Investing in Poverty Reduction
After almost a year of accomplishing nothing, the Republican-led US Congress has managed to enact a far-reaching tax law and budget legislation that will shape the contours of future government spending. Neither will solve America's most pressing economic challenges, but each does include at least one sensible idea for tackling poverty.
BERKELEY – The tax legislation that US President Donald Trump signed into law last December will dramatically increase inequality and the federal budget deficit. Yet, hidden within it – and within budget legislation enacted in February – are two promising programs for helping state and local governments address the needs of disadvantaged Americans.
The new tax law creates generous incentives to encourage private investment in distressed urban and rural areas; and a provision in the budget package will establish a competitive grant program to help states fund “pay-for-success” contracts. Both ideas have their roots in the Democratic administrations of Presidents Bill Clinton and Barack Obama; but they attracted congressional Republican support because they empower state and local governments, rely on public-private partnerships, and encourage rigorous impact assessments.

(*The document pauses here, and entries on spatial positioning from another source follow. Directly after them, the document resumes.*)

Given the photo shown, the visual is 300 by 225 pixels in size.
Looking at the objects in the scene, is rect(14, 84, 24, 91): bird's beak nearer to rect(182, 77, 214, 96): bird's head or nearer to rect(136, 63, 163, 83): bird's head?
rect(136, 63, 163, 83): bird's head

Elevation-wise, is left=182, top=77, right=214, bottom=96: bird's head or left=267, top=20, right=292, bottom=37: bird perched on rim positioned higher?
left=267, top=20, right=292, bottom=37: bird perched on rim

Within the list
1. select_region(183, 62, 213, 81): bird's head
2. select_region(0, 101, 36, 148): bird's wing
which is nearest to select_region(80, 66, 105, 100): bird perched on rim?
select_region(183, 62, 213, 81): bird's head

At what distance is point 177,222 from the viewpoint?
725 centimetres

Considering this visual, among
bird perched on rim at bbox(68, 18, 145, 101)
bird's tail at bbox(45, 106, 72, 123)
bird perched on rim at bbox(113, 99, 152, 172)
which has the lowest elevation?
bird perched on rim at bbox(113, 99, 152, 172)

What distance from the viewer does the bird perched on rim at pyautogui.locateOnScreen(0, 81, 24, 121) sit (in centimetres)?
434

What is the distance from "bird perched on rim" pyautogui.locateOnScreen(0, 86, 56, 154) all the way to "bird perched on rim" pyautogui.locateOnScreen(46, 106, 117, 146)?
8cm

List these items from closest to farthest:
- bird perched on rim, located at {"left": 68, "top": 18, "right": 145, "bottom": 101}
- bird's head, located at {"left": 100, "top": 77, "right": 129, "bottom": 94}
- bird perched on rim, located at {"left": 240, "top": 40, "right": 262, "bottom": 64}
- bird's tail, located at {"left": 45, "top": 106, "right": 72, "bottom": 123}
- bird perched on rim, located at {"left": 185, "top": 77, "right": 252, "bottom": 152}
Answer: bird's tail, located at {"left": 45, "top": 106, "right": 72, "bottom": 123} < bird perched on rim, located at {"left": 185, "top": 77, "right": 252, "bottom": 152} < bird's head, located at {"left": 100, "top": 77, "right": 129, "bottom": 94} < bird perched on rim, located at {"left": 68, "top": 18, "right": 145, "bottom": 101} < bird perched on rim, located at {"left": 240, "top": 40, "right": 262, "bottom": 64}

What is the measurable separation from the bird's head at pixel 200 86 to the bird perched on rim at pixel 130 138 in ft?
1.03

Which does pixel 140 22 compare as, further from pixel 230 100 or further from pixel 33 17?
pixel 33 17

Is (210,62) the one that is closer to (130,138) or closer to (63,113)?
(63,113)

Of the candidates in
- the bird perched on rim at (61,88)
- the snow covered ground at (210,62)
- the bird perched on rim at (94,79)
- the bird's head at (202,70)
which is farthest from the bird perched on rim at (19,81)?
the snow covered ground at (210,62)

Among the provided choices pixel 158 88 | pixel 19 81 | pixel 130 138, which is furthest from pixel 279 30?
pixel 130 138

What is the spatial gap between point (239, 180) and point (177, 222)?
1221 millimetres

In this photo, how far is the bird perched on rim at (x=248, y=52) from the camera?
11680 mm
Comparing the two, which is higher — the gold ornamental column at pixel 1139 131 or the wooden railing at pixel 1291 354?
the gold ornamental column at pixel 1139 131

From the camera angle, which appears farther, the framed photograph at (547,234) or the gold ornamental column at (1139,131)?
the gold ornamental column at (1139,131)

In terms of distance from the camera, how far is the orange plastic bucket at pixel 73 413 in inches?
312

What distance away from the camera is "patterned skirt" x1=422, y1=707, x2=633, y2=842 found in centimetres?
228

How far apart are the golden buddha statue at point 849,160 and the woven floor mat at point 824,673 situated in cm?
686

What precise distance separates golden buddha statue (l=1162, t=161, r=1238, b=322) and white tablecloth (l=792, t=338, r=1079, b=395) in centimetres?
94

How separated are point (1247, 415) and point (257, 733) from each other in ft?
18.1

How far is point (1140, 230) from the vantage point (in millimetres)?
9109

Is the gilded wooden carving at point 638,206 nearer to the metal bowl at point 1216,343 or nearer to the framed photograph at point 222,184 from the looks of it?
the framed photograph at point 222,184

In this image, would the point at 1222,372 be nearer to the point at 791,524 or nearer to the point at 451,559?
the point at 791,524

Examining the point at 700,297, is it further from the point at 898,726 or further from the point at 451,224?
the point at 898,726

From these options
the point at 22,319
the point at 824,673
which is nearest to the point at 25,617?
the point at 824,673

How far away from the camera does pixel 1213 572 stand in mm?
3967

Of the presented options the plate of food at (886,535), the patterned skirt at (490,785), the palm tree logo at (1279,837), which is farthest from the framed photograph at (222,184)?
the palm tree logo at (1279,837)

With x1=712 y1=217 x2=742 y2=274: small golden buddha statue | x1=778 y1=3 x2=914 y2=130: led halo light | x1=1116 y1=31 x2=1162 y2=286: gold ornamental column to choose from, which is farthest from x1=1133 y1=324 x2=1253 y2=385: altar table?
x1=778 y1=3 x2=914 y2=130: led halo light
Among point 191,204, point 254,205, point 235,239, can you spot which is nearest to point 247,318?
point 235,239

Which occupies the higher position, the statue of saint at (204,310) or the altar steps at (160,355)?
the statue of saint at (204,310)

The provisions in the tax law to encourage private investment in impoverished areas center on the creation of “Opportunity Zones” (a term coined more than 30 years ago by New York Governor Mario Cuomo). The OZ program grants US governors the authority to designate up to 25% of low-income census tracts – those with an individual poverty rate of 20% or higher, and median family income below 80% of the state or territorial average – as OZs.